Imagine returning to your residence hall after Thanksgiving break to find your roommate in tears over a breakup with her high school boyfriend of three years.
You try to convince her that she will be able to move on, that she just needs some time. But even upon returning from winter break, she has yet to get better. She isn’t eating, she isn’t going to classes and her goal every weekend is to drink so much she can’t remember why she was upset in the first place.
You begin to wonder: Can the sting of an ended relationship turn into long-term depression? When does the phrase “I can’t live without him” signal a deeper problem?
More and more of us are faced with difficult questions (like these) about mental health, as doctors around the country have noticed a rise in mental health issues among college students.
Dr. Rachel Glick, the associate chair of Clinical and Administrative Affairs and a clinical professor at the University of Michigan Medical School, believes there are two sides to this trend.
“First, colleges across the country have reported an increase in the number of students seeking help,” she said. “Second, mental health professionals have seen an increase in the number of college students with various long-term conditions such as depression.”
In my last column, I examined the measures GW’s University Counseling Center has taken to address the trend. But this increase has affected the entire nation, and it is important to look at what other schools are doing to ensure that no matter the reason, all students who seek any type of mental health-related assistance can find it.

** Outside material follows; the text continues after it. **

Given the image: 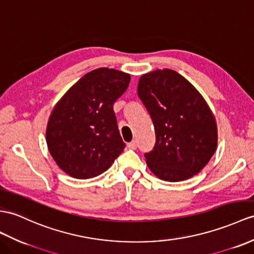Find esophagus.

Take for example our D.C. neighbors. Georgetown’s Counseling and Psychiatric Service provides resources for concerned roommates, friends, teammates, and classmates. This option is listed directly on the home page of the service’s Web site, along with resources for parents and faculty. Offering information to concerned students is very important, as it is often difficult for the affected individual to recognize when he or she needs to make an appointment. With this option, students can find answers to their mental health-related questions without having to force friends or teammates to call CAPS. Instead, a student can go on the Web site or call to learn the best way to approach a sensitive situation. This resource allows both the concerned student and the troubled student to acquire help in an appropriate way.
Other schools offer similarly notable resources. At Boston College, counseling services are provided to full-time students free of charge. New York University’s Student Health Center offers its students a “Relaxation Oasis” on its Web site that features yoga tips and calming songs.
Along with the typical educational services such as depression awareness events, faculty training and online screening, many colleges are trying to make their counseling centers more accessible and less intimidating. Professional help does not always have to be one-on-one sessions, as many centers sponsor peer counseling programs and host group meetings.
These are just a few steps schools are taking to address the national trend, though Glick says that there is no prescribed program for colleges to implement.
“Every campus may offer different options,” she notes. “But it is up to the school to decide what will work best for students.”
And while it is important to address the rising number of college students facing mental health issues, the treatment most schools can provide is vital in deterring such tragic outcomes as suicide. Yet according to Dr. Morton Silverman of the National Suicide Prevention Technical Research Center, the trend of suicide among college students has not mirrored the trend in mental health issues.
“There has been no documented rise in college student suicides,” Silverman said in an e-mail. “The few studies that have been done have consistently shown that college student suicide rates are much lower than they are in the general population (matched for age, gender, and race).”
Regardless, Silverman does encourage schools to do everything they can to work to lower the stigma surrounding professional help and address severe depression and the risk of suicide.
Silverman said schools should raise awareness about the symptoms of severe depression and the possibility of suicide, educate faculty on warning signs, and improve cooperation among students, campus police and staff, all to “ensure that students in distress are identified and receive appropriate services.”
So whether your roommate is emotionally torn after a breakup or you are the one troubled by a long-term condition, schools across the country, including GW, are providing ways to get better. As our generation takes on more stress and anxiety, we need to remember that, while there are many symptoms of sadness, it only takes one phone call to get help.
The writer, a sophomore majoring in journalism, is The Hatchet’s contributing opinions editor.